**Material provided**
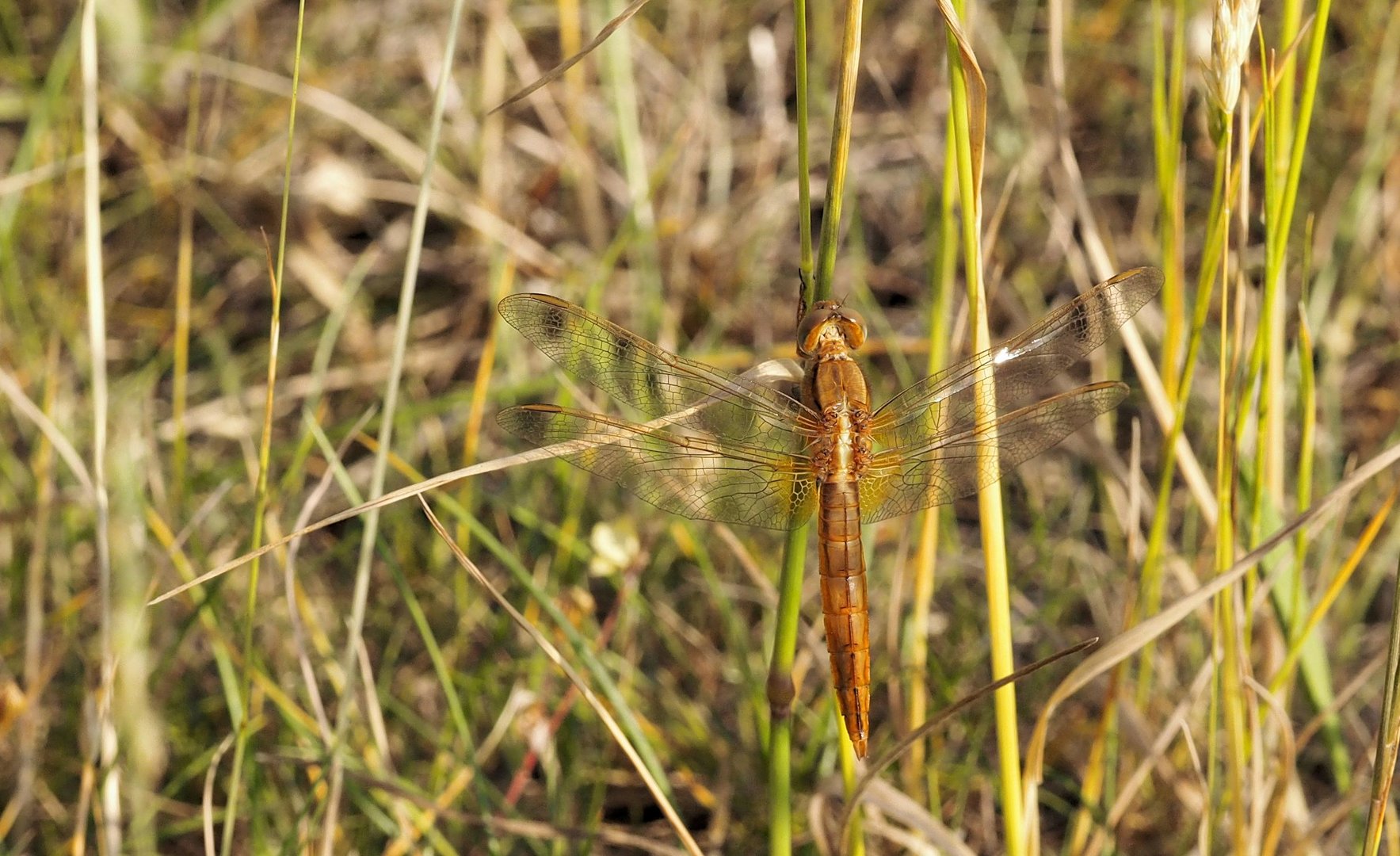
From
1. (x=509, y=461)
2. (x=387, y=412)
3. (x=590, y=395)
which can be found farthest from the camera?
(x=590, y=395)

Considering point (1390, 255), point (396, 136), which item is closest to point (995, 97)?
point (1390, 255)

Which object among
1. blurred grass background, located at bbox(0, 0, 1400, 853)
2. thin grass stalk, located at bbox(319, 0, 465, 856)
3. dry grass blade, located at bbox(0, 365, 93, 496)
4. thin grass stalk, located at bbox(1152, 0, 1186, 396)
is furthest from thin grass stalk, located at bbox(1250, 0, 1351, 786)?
dry grass blade, located at bbox(0, 365, 93, 496)

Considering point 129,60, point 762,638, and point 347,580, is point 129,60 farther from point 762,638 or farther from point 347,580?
point 762,638

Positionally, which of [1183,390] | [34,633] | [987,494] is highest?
[1183,390]

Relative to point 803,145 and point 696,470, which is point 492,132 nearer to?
point 696,470

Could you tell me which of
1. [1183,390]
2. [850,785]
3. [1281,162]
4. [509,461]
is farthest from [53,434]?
[1281,162]

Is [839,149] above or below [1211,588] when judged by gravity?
above
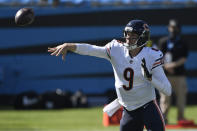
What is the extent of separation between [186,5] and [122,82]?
12.6 metres

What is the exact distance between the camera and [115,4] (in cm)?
1892

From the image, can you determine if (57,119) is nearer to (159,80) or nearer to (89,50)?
(89,50)

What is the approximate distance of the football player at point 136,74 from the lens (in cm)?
669

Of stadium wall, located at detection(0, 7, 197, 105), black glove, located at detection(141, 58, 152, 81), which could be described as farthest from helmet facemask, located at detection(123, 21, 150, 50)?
stadium wall, located at detection(0, 7, 197, 105)

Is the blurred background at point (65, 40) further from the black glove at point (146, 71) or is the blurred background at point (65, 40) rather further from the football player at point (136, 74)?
the black glove at point (146, 71)

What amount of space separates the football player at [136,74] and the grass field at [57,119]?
4.82 metres

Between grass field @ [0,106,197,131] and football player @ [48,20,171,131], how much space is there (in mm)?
4816

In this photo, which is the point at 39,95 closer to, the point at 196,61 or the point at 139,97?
the point at 196,61

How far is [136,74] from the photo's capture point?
267 inches

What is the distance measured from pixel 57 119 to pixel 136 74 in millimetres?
7470

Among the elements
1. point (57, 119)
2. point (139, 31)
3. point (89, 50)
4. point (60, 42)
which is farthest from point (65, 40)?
point (139, 31)

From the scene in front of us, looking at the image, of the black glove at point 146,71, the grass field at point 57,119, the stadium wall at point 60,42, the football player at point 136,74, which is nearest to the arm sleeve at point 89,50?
A: the football player at point 136,74

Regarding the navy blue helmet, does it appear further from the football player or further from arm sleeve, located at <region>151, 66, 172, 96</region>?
arm sleeve, located at <region>151, 66, 172, 96</region>

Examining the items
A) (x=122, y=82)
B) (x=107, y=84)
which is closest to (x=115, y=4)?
(x=107, y=84)
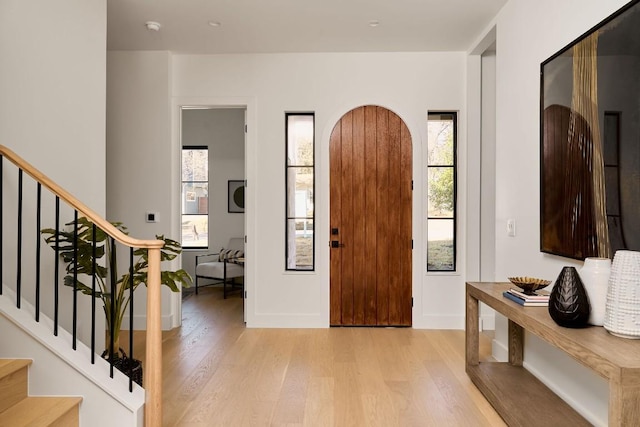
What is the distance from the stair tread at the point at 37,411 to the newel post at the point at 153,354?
33 cm

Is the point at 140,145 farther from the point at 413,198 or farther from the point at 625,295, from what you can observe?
the point at 625,295

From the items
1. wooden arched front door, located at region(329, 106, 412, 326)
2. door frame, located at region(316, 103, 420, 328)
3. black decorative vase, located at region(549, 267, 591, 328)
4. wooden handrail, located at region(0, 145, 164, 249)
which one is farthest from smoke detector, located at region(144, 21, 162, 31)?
black decorative vase, located at region(549, 267, 591, 328)

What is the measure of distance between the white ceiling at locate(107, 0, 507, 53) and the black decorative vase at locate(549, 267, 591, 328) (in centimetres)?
242

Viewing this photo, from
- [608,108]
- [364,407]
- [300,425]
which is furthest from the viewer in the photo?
[364,407]

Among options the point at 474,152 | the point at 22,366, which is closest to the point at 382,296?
the point at 474,152

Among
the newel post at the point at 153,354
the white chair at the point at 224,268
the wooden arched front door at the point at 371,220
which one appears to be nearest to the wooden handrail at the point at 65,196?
the newel post at the point at 153,354

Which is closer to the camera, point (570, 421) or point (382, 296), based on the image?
point (570, 421)

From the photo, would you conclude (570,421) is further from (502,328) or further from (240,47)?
(240,47)

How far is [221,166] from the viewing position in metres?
7.14

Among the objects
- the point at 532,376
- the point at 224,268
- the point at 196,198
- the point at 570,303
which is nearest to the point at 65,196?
the point at 570,303

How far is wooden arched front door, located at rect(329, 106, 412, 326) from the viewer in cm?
454

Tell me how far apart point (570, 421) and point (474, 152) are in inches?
109

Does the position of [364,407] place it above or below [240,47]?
below

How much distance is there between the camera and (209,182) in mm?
7168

**Written problem**
Render the records as a Markdown table with the columns Row and Line, starting at the line that contains "How much distance" and ending at the last line of the records, with blank lines left out.

**The reply**
| Row | Line |
|---|---|
| 1 | How much distance is there between the camera and (209,182) in mm? |
| 2 | 7168 |